The latest report on Paraguay's freedom was published by Freedom House in 2024. The report stated that Paraguay scored two points out of a total of four regarding the question, “Are there free and independent media?”. It explained that the biggest media organisations were owned by three companies: Zuccolillo Group, Vierci Group, and Cartes Group, which was too concentrated; so the protection of freedom of expression and the press was inconsistent and uneven. For instance, news covering corruption was censored, and the journalists were often sued, threatened and killed.

According to RSF, Paraguay ranked 84th out of 180 countries and territories all over the world in the 2025 World Press Freedom Index. The 2024 Paraguay Country Report published by the BTI claims that both private and state media are pluralistic.
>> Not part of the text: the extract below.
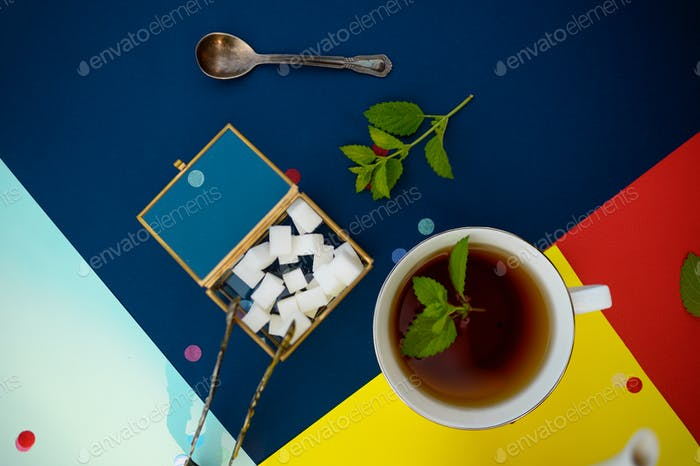 Table setting, tea with mint, teacup and sugar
The mass media are still affected by ownership concentration and political parties.

== Media and Electoral Process ==
During the Stroessner years, the mass media were not seen as a propagandistic tool in the electoral process, nor mentioned in the electoral law, Estatuto Electoral. Paraguayans received a large amount of information about propaganda when they consumed media through the National Radio Network, the Noticiero Nacional in movie theatres, and the Colorado Party's broadcasting network.

In 1990, the media broke into the electoral process, as a new electoral law allowed parties and political activists to engage with the media to convey their propaganda messages to the public. The new code was reviewed and modified in 1995, but the fundamental principles established in 1990 were retained. Election media campaigning mainly focused on radio and television, the public would receive either paid campaigning funded by political parties or free advertisements distributed by the Supreme Electoral Court.

After the Internet was introduced in Paraguay, the presence of television and multimedia in election campaigning increased, as it was combined with traditional media. For example, two candidates in the 2000 Vice presidential election established personal home pages on the Internet.